To distract me from thinking about the leukemia thing, I’m looking for other, preferably NON-LIFE-THREATENING ways to make my house smell nicer. We have a cat litter box and a diaper pail, and so we need a nice, regular de-smellifying routine. I like scented candles, but I worry about the flames: not only are there cats and children running around, but I’m a little absent-minded these days and can picture myself forgetting about the candle altogether until I smell something smoky and notice that the room where I left the candle is now a pleasantly-scented pile of ash.

Problem Solved; Also, Last Chance to Cost Me a Buck

I think my little crisis has (mostly) passed. Thanks to those of you who reminded me that some people say stupid things for no good reason, and that it’s better to remember one’s own personal life philosophies than to automatically absorb everyone else’s. I am just a little too pregnant to see things in a balanced light right now.

One thing that helped was remembering when I was pregnant with the twins and reading a lot of twin-rearing books. All of them were like, “Um, you are totally going to need to hire round-the-clock help because twins are so, so hard.” Then they added, “And by the way, most twins are born early and have tons of problems, and also you could end up on bed rest for months.” Thanks, twin books!
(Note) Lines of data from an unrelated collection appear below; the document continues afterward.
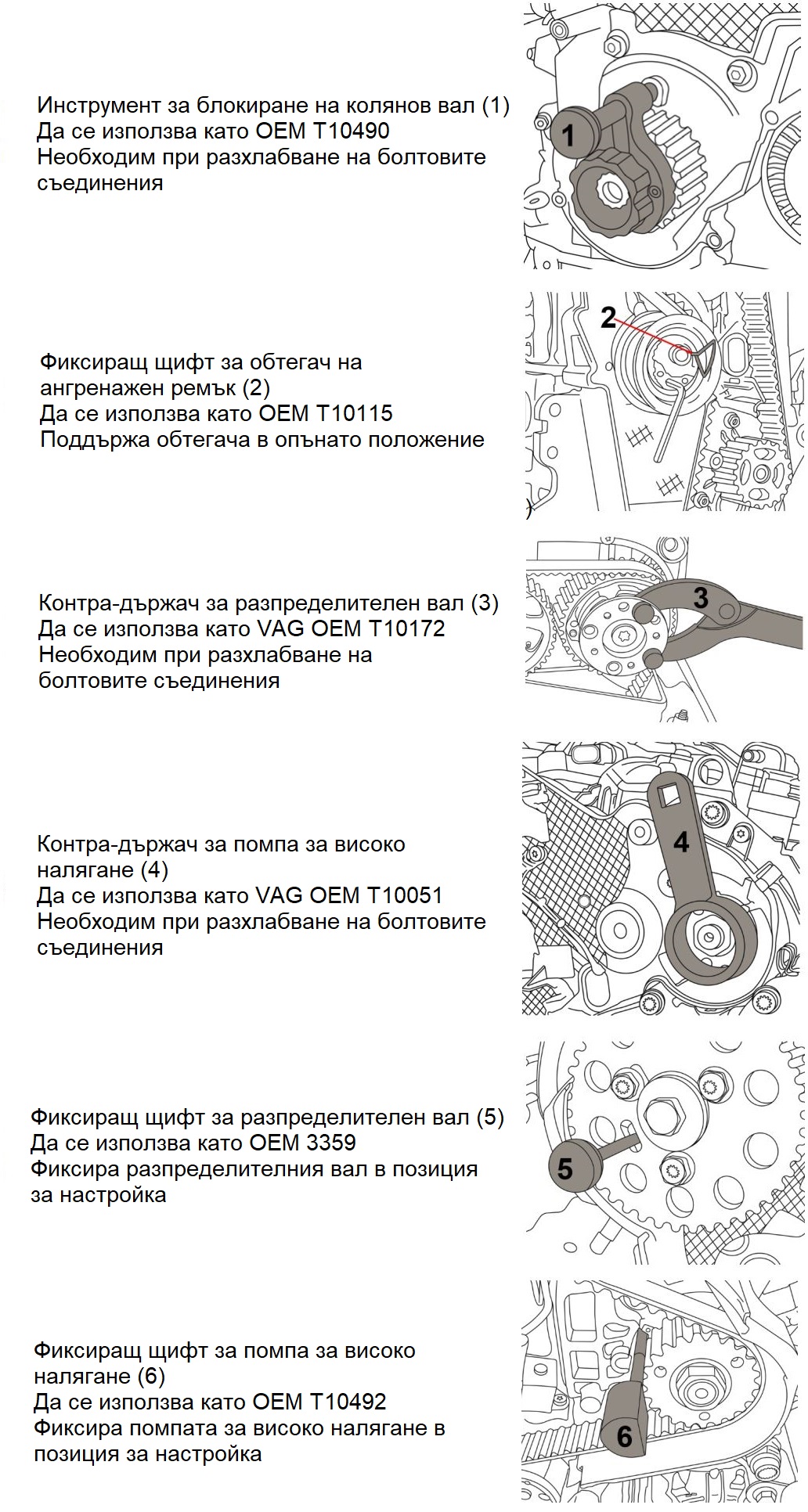 Инструмент за блокиране на колянов вал (1)
Да се използва като OEM T10490
Необходим при разхлабване на болтовите съединения

1

Фиксиращ щифт за обтегач на ангренажен ремък (2)
Да се използва като OEM T10115
Поддържа обтегача в опънато положение

2

Контра-държач за разпределителен вал (3)
Да се използва като VAG OEM T10172
Необходим при разхлабване на болтовите съединения

3

Контра-държач за помпа за високо налягане (4)
Да се използва като VAG OEM T10051
Необходим при разхлабване на болтовите съединения

4

Фиксиращ щифт за разпределителен вал (5)
Да се използва като OEM 3359
Фиксира разпределителния вал в позиция за настройка

5

Фиксиращ щифт за помпа за високо налягане (6)
Да се използва като OEM T10492
Фиксира помпата за високо налягане в позиция за настройка

6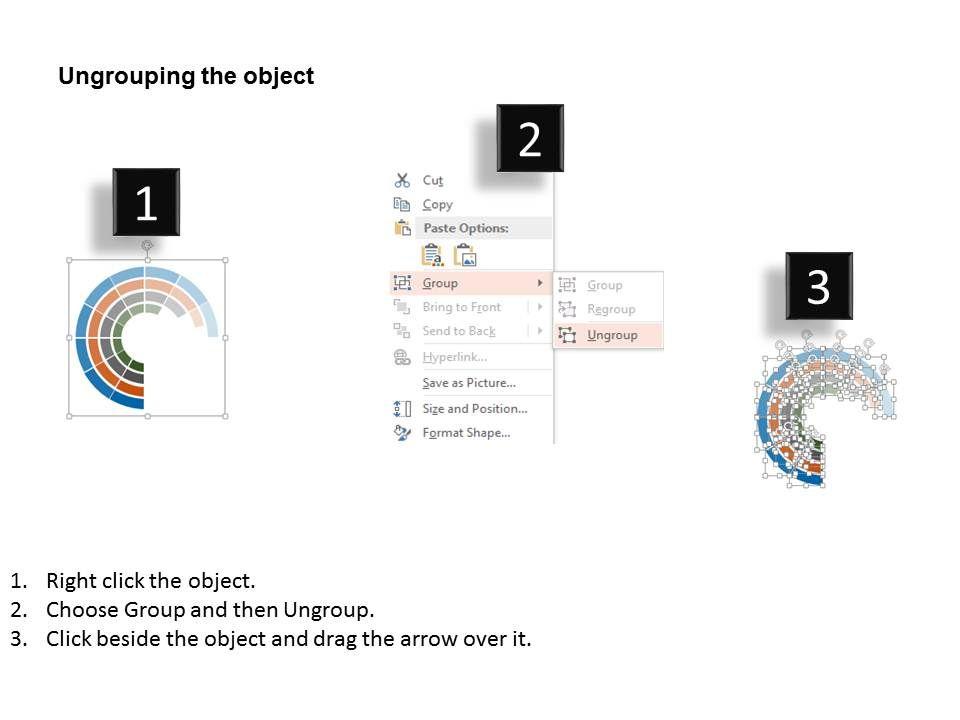 Ungrouping the object

1

2

Cut
Copy
Paste Options:
Group
Bring to Front
Send to Back
Hyperlink...
Save as Picture...
Size and Position...
Format Shape...

Group
Regroup
Ungroup

3

1. Right click the object.
2. Choose Group and then Ungroup.
3. Click beside the object and drag the arrow over it.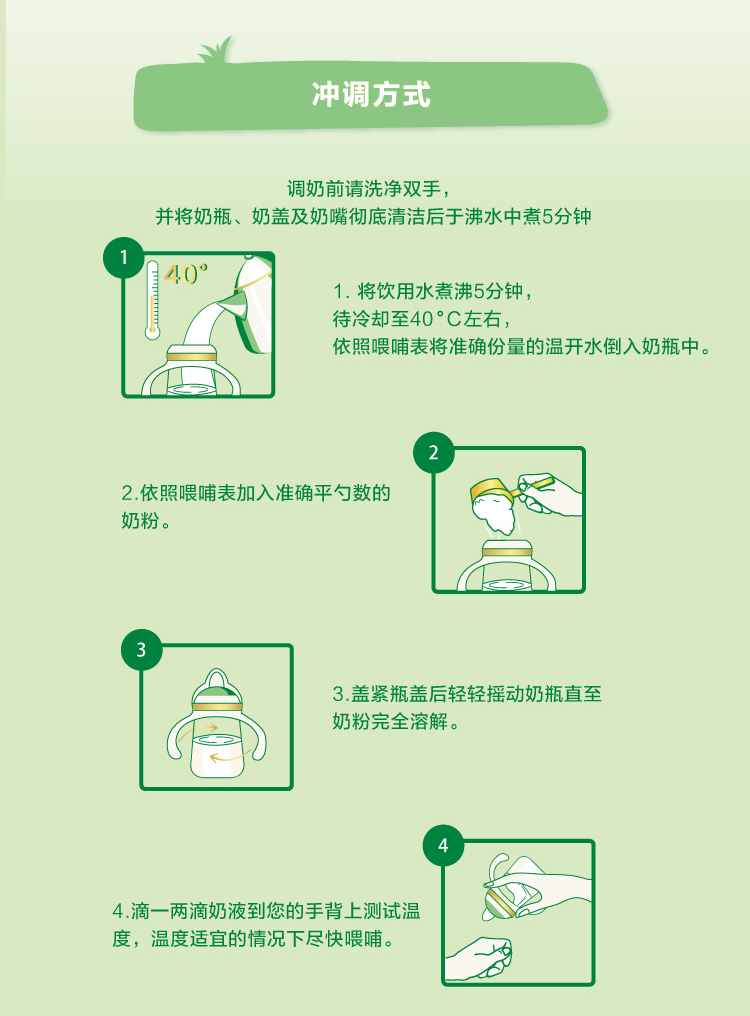 冲调方式

调奶前请洗净双手，
并将奶瓶、奶盖及奶嘴彻底清洁后于沸水中煮5分钟

1

40°

1. 将饮用水煮沸5分钟，
待冷却至40°C左右，
依照喂哺表将准确份量的温开水倒入奶瓶中。

2

2.依照喂哺表加入准确平勺数的奶粉。

3

3.盖紧瓶盖后轻轻摇动奶瓶直至奶粉完全溶解。

4

4.滴一两滴奶液到您的手背上测试温度，温度适宜的情况下尽快喂哺。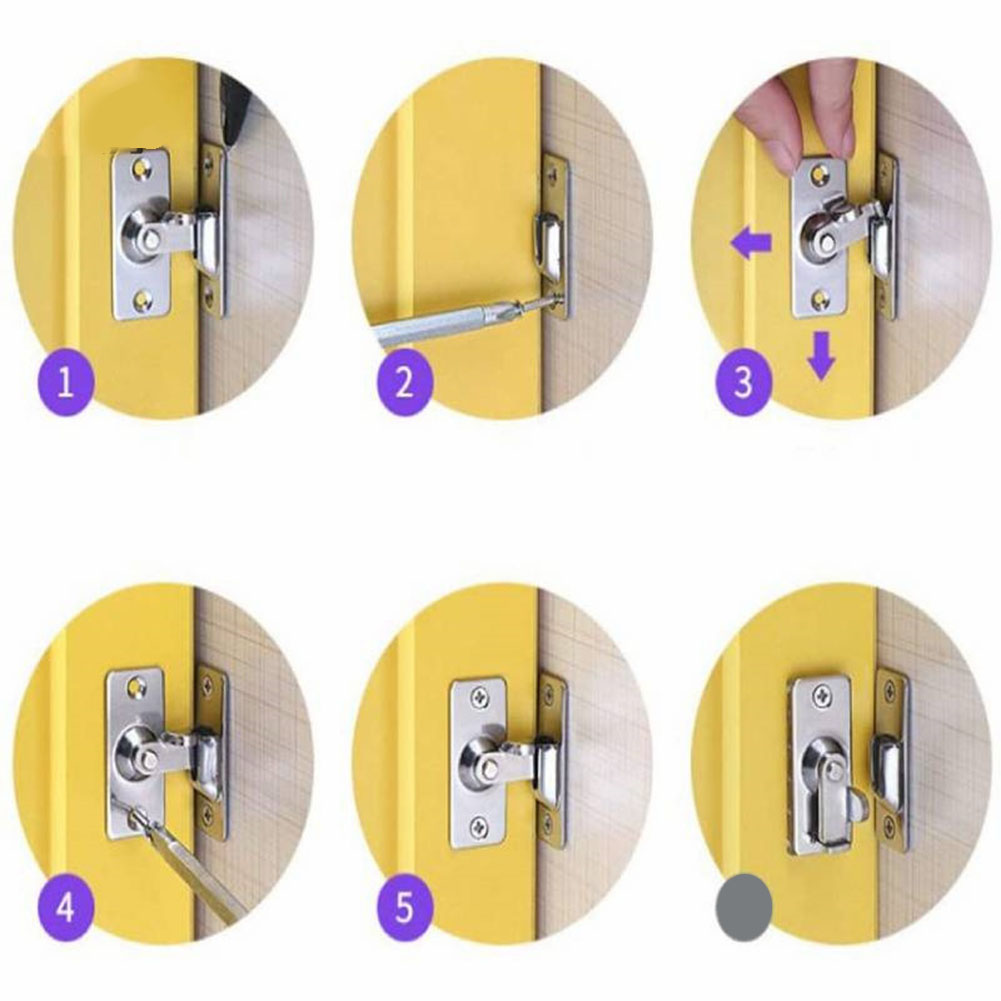 1

2

3

4

5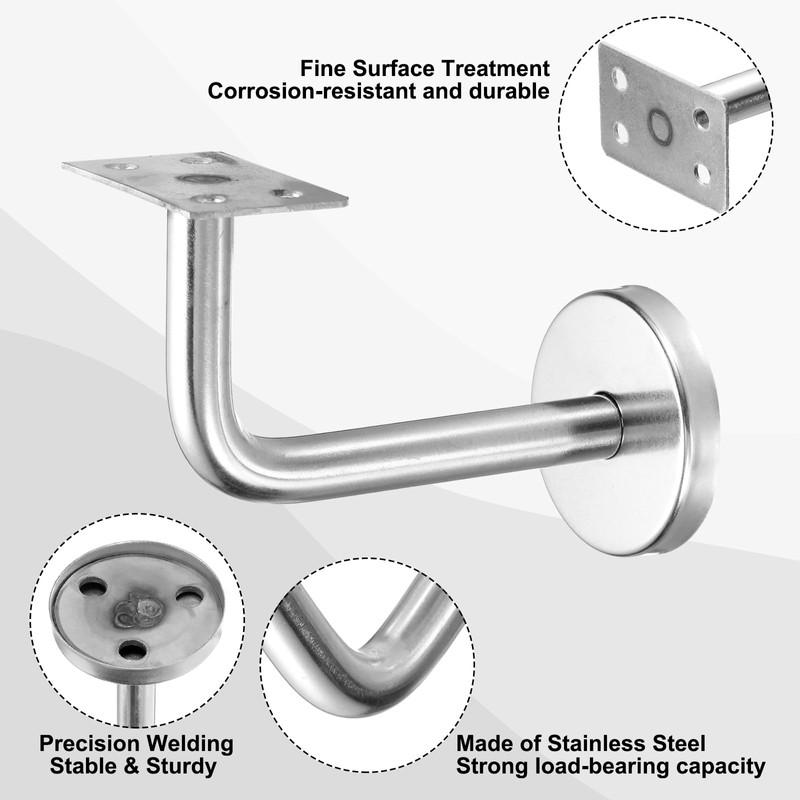 Fine Surface Treatment
Corrosion-resistant and durable

Precision Welding
Stable & Sturdy

Made of Stainless Steel
Strong load-bearing capacity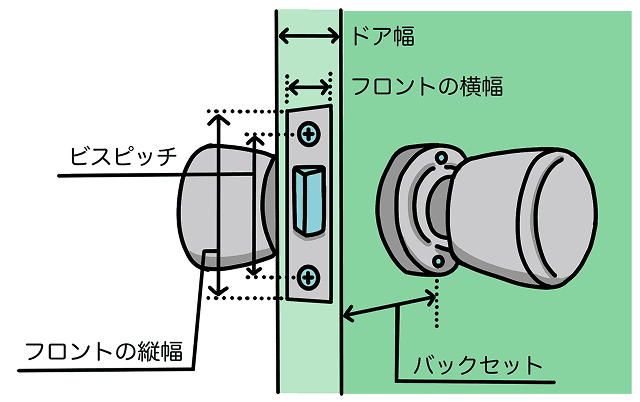 ドア幅

フロントの横幅

ビスピッチ

フロントの縦幅

バックセット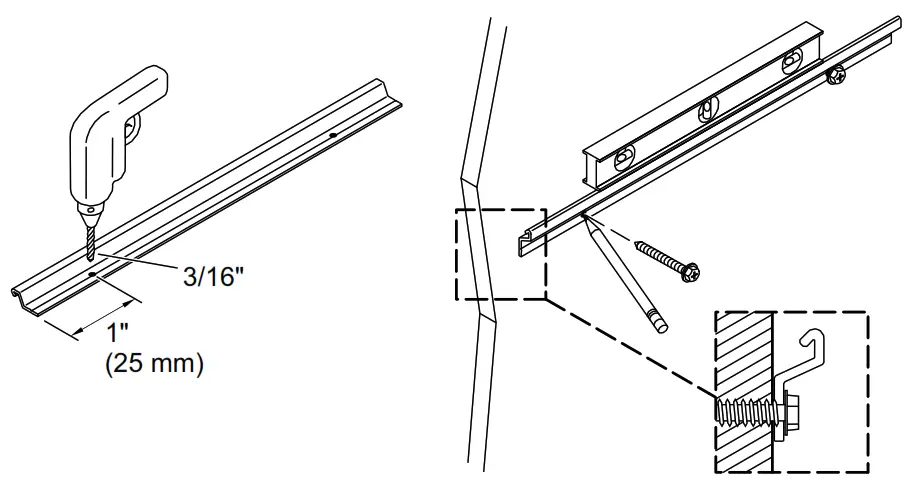 3/16"

1"
(25 mm)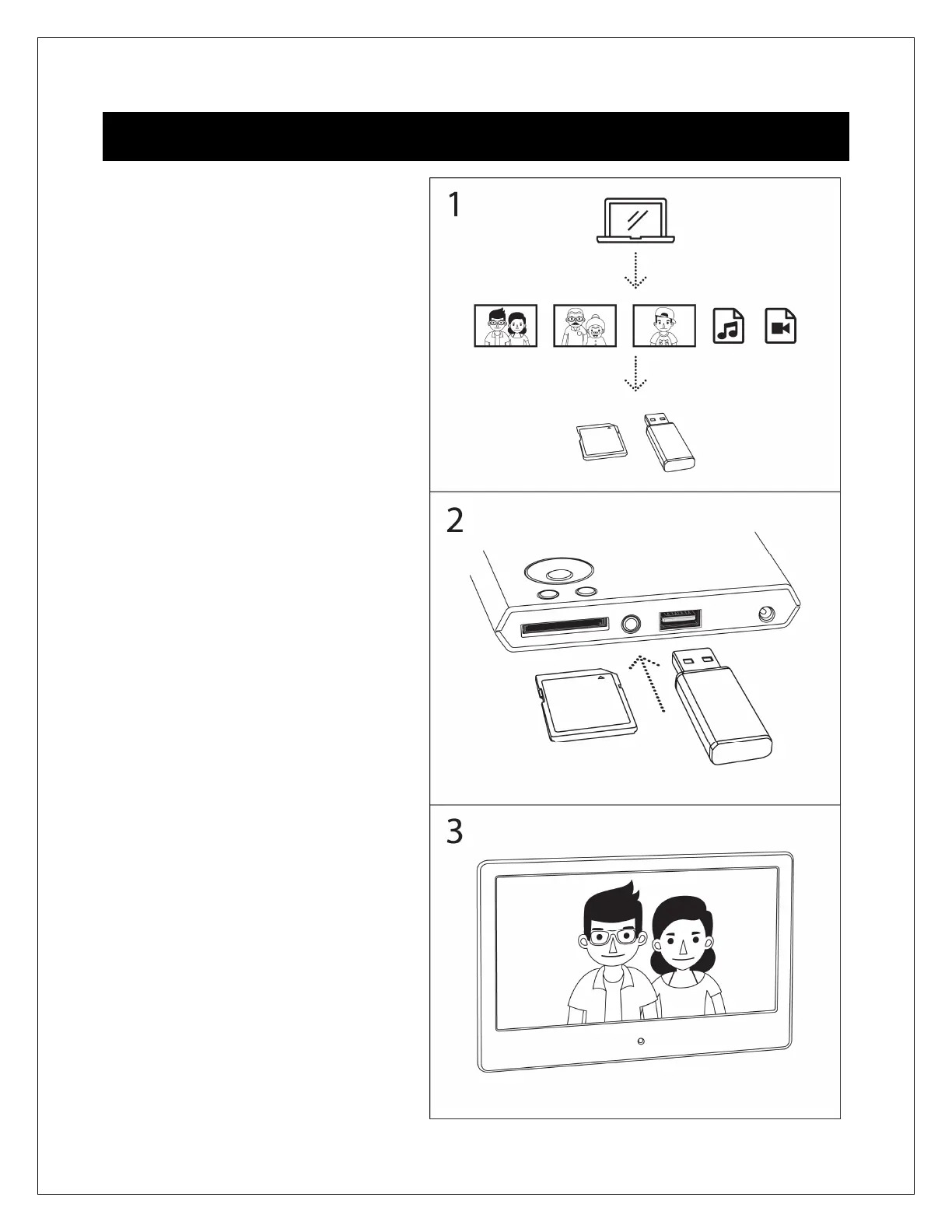 1

2

3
I had a totally uncomplicated pregnancy that went full-term, and the twins were born as big as singleton babies, and we’ve managed to take care of them without outside help, but thanks to the twin books I did it all with a hefty dose of anticipatory worry that came to nothing! Yay me for believing everything everyone else says as long as it’s bad news!

Anyway. I think if four children including a set of twins feels like no big deal, then probably five children including a set of twins isn’t going to be a whole lot worse. And if they’re a real problem when they’re older, I’ll send them to boarding school. There! *brushing hands briskly* Problem solved.

Twins are being extra cute, which helps. If I carry one twin out of the room, they wave good-bye to each other. Also, this morning they were sitting side by side looking at a book together and pointing to things and looking at each other for reactions: “Whoa! I wasn’t expecting that ending, were you?” And Edward likes to hold his blankie and lean his head on Elizabeth, and even though she hates it and makes loud protesting noises, it still looks really cute, especially because he’s so oblivious to her objections. Even though she doesn’t like him snuggling on her, she’ll alert me if he cries: she looks at me with wide eyes and raised eyebrows, pointing to him and saying her sound for his name.

By the way, last chance to post a comment on Delurking Week to make me send a dollar to St. Jude’s Children’s Research Hospital.